TASK MATERIAL:
━━━
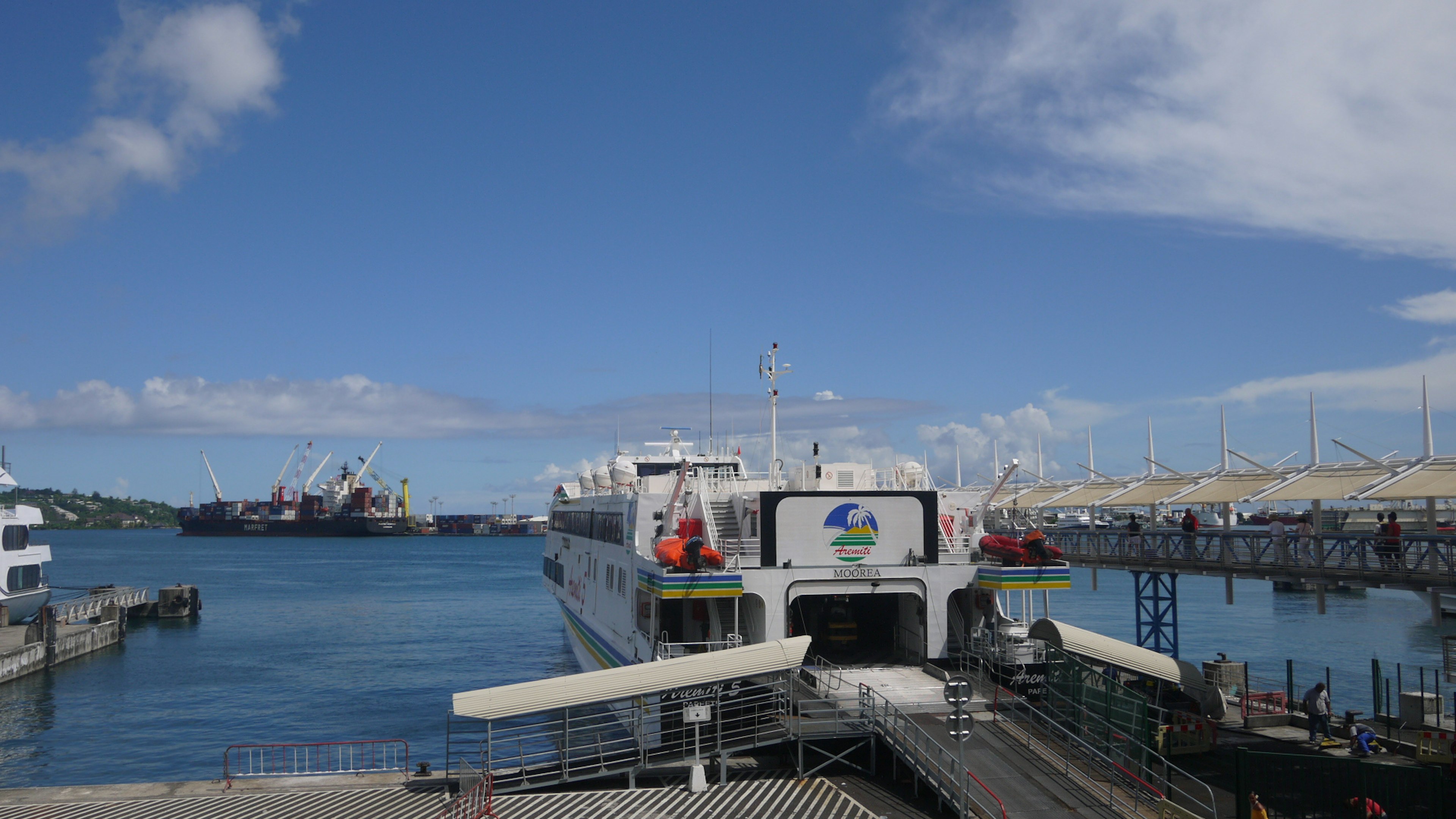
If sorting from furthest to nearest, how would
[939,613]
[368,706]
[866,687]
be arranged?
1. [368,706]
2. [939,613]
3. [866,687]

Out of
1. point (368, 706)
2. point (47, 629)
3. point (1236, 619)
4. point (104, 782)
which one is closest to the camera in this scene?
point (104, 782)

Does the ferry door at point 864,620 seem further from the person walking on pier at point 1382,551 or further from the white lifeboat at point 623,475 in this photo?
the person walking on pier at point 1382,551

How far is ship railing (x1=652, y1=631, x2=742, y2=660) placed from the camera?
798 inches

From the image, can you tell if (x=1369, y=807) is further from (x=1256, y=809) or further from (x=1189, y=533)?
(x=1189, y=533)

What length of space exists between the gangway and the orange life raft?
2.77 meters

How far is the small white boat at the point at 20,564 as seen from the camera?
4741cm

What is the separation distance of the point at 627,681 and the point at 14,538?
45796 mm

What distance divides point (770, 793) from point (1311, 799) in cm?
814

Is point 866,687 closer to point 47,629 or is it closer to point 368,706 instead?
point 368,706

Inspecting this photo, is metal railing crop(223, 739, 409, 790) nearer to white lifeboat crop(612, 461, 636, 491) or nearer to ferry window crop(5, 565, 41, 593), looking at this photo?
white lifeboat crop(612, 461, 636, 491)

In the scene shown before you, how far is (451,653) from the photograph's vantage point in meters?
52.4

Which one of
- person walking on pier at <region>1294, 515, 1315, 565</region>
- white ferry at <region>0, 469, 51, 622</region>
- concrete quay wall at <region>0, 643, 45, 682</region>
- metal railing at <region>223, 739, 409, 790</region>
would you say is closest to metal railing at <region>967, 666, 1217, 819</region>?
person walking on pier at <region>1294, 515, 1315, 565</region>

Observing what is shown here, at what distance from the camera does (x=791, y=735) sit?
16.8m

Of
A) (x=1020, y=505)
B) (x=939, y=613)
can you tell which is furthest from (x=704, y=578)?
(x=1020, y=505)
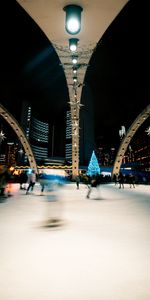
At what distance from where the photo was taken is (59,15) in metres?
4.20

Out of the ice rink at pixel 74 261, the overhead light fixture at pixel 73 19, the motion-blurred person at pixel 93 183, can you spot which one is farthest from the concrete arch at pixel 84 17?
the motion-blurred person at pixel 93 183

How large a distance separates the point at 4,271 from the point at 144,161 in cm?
━━━
PROBLEM STATEMENT: Repeat each entry exactly as given; no pictures belong in the copy.

FULL ANSWER:
If sorting from furthest to nearest, how would
[939,613]
[368,706]
[866,687]
be arranged?
1. [368,706]
2. [939,613]
3. [866,687]

Out of
1. point (368, 706)
2. point (47, 629)
3. point (1236, 619)
4. point (104, 782)
which one is closest to the camera in this scene?
point (104, 782)

Does the ferry door at point 864,620 seem further from the person walking on pier at point 1382,551 or further from the white lifeboat at point 623,475 in this photo?
the person walking on pier at point 1382,551

How far is ship railing (x1=652, y1=631, x2=742, y2=660) placed from the camera?
798 inches

From the image, can you tell if (x=1369, y=807) is further from (x=1256, y=809) or further from (x=1189, y=533)?
(x=1189, y=533)

What length of space exists between the gangway and the orange life raft?
2.77 meters

How far is the small white boat at the point at 20,564 as seen from the camera?
4741cm

What is the separation distance of the point at 627,681 and the point at 14,538?
45796 mm

What distance divides point (770, 793) from point (1311, 799) in cm?
814

Is point 866,687 closer to point 47,629 or is it closer to point 368,706 instead?
point 368,706

Inspecting this photo, is metal railing crop(223, 739, 409, 790) nearer to white lifeboat crop(612, 461, 636, 491) or nearer to ferry window crop(5, 565, 41, 593), looking at this photo?
white lifeboat crop(612, 461, 636, 491)

In the scene shown before you, how far is (451,653) from the photograph's vantage point in meters?
52.4

Which one of
- person walking on pier at <region>1294, 515, 1315, 565</region>
- white ferry at <region>0, 469, 51, 622</region>
- concrete quay wall at <region>0, 643, 45, 682</region>
- metal railing at <region>223, 739, 409, 790</region>
would you say is closest to metal railing at <region>967, 666, 1217, 819</region>?
person walking on pier at <region>1294, 515, 1315, 565</region>

Observing what is shown here, at what distance from the camera does (x=791, y=735) sit?
16.8m

Of
A) (x=1020, y=505)
B) (x=939, y=613)
can you tell which is furthest from (x=704, y=578)?
(x=1020, y=505)
At what distance from where the photo was taken is (59,15) in metres?
4.20

Out of the ice rink at pixel 74 261, the overhead light fixture at pixel 73 19, the motion-blurred person at pixel 93 183, can you spot which one is farthest from the concrete arch at pixel 84 17?
the motion-blurred person at pixel 93 183

How large a distance separates the point at 4,271 from the point at 144,161 in cm?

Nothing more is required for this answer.